Sunday, 7 August 2011

Nadir and Zenith

7th August 2011 Sunday



The eye drop angel turns out to be my dear sister. She manages to explain to my father how to use the blue plastic contraption that holds the bottle that he has to squeeze into his eye. But when my husband and I visit him this afternoon for a game of scrabble both the little bottles are empty except for two drops. One for now and one for tomorrow.


This morning we walk along wide gravel paths through a forest of ramrod pine trees. My husband always notices the clouds whenever we are out walking. He says,

‘Aren’t they beautiful?’

He says it a lot. We stop and gaze at the sky which today is rolling grey smudged over glimpses of blue and cotton wool white.

He says he is happier than he has ever been. More real. More emotional. That clouds and music and animals touch his heart. That he doesn’t mind really about losing his vocabulary. That you don’t need words to feel the beauty of the world.


‘But you do need them to communicate,’ I say. ‘ To share it.’


When we leave my father this evening he says that the late afternoon is usually the nadir of his day. But today our game of scrabble made it into the zenith for him.

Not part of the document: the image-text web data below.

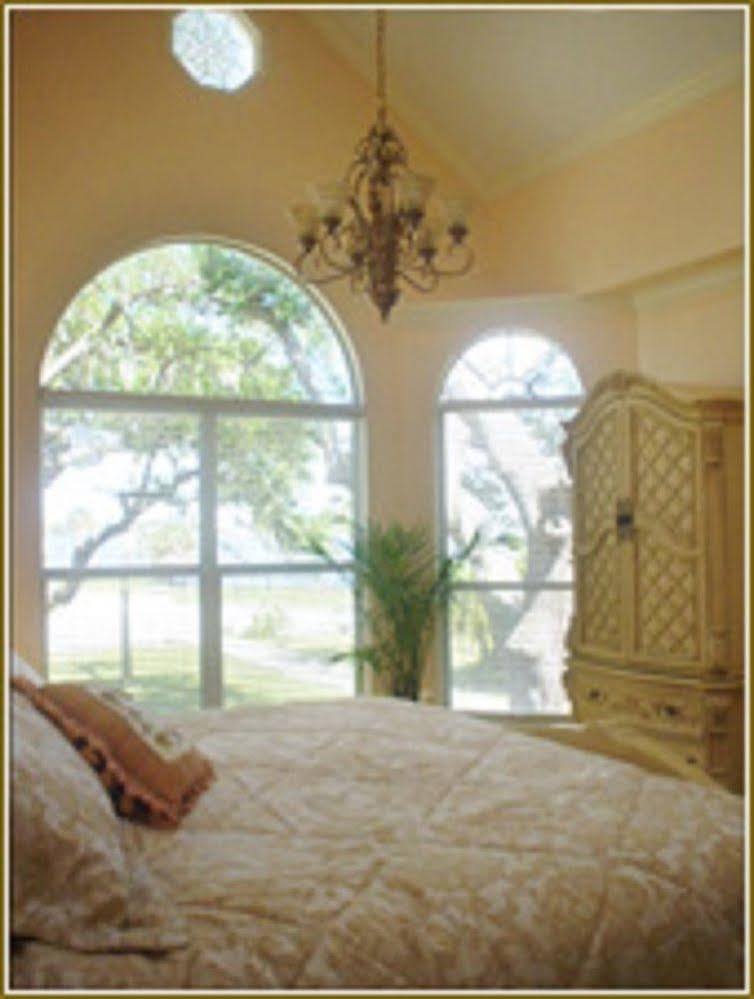 The River Lily Daytona Beach Exterior photo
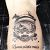 tatt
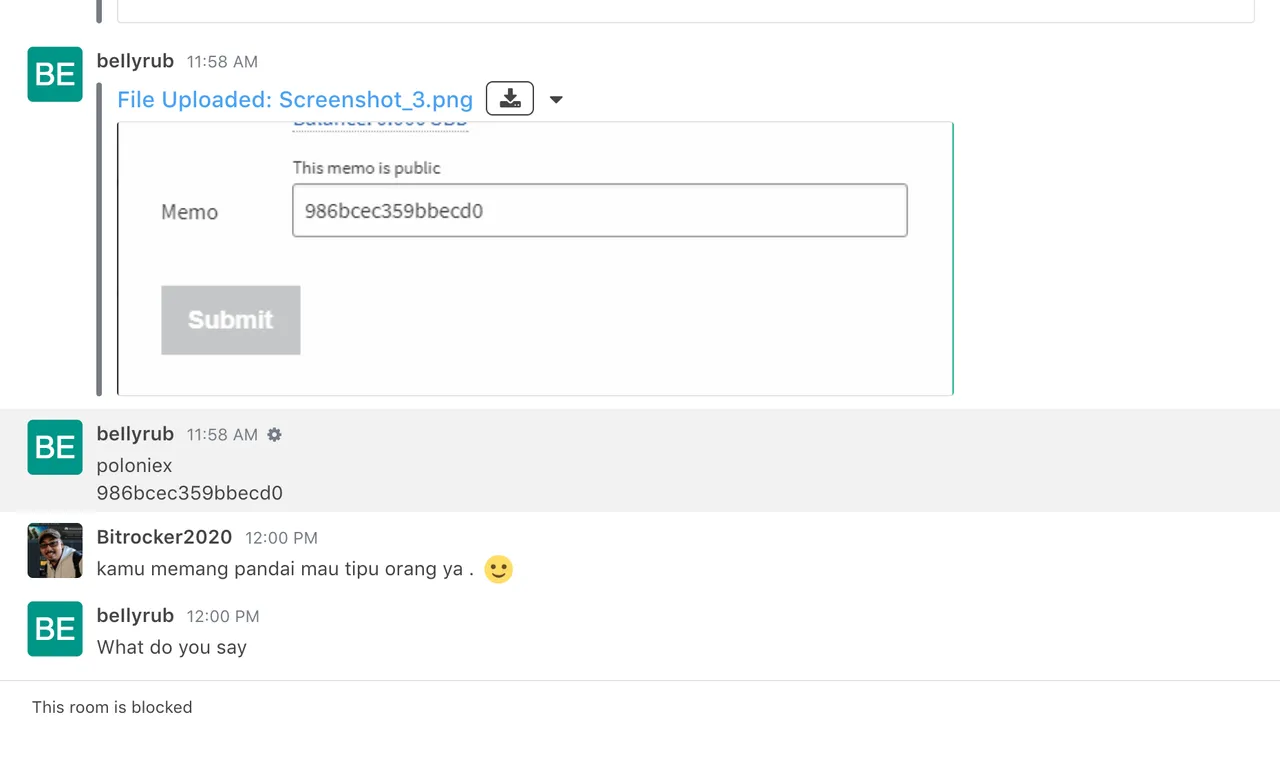 Screen Shot 2017-11-20 at 12.05.57 PM.png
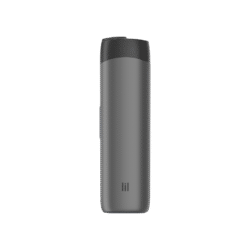 IQOS Lil Solid Ez Black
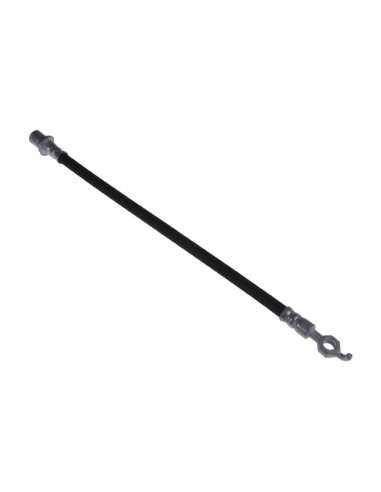 Tubo flexible de frenos Blue Print ADT353128 - IDA  ADT353128 BP (53) Latiguillo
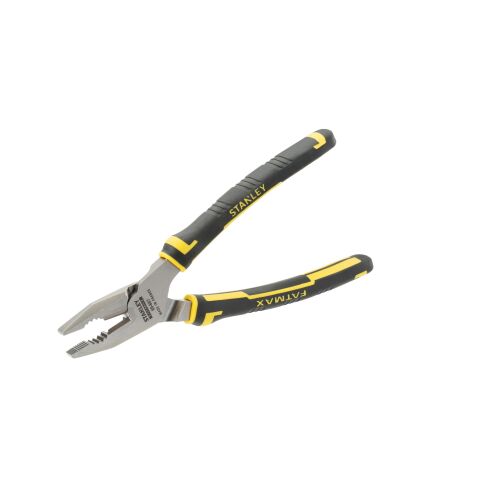 Pince universelle 180 mm - Fatmax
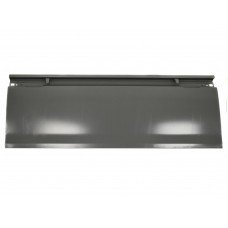 Πόρτα Καρότσας TOYOTA HILUX 2005 - 2009 ( KUN15/25 ) 1237409051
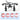 Dental Medical Loupes Magnifying Glasses 3.0X 4.0X 5.0X 6.0X - pairaydental.com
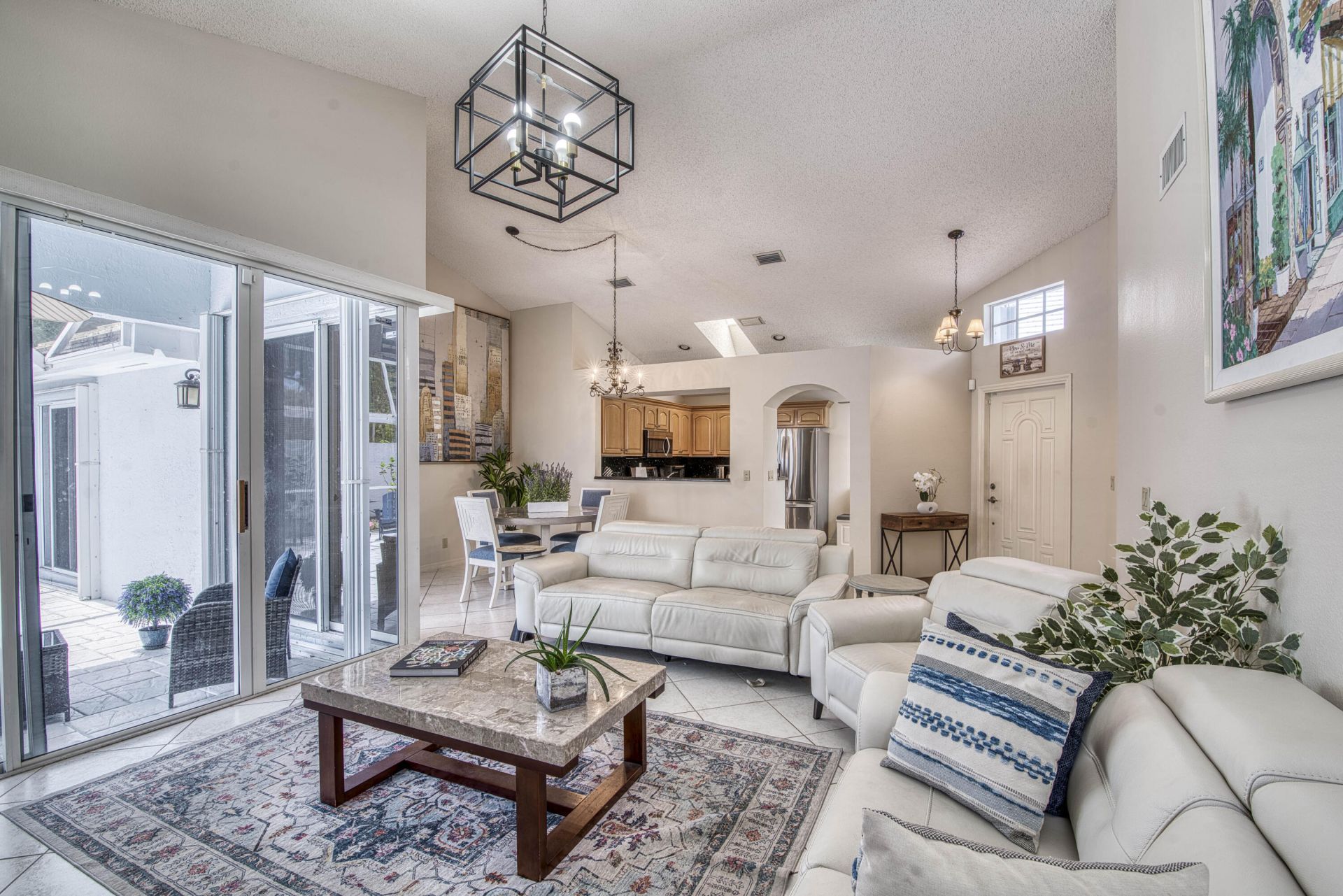 3 Blenheim Court, Palm Beach Gardens, FL 33418 Photo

Later I ask my husband if he knows what they mean - those words - nadir and zenith.


He says, ‘Why would I?


Because he used to.


But he knows he made my father happy. And he enjoyed the game - he won it with a huge score. He doesn’t need to know that canny means cunning or spume means froth. It’s only me feeling lonely now racketing around in the rooms of my big useless vocabulary. Which isn't that big - only a cupboard really compared to the palace that my husband used to live in. So now I'm downsizing it, choosing the words I think he’ll recognise. So I won’t have to stop and explain. My everyday nadir.


But he’s right - there are lots of ways of saying I love you. Without words. And anyway his heart is as big as the sky. I don't need to translate that.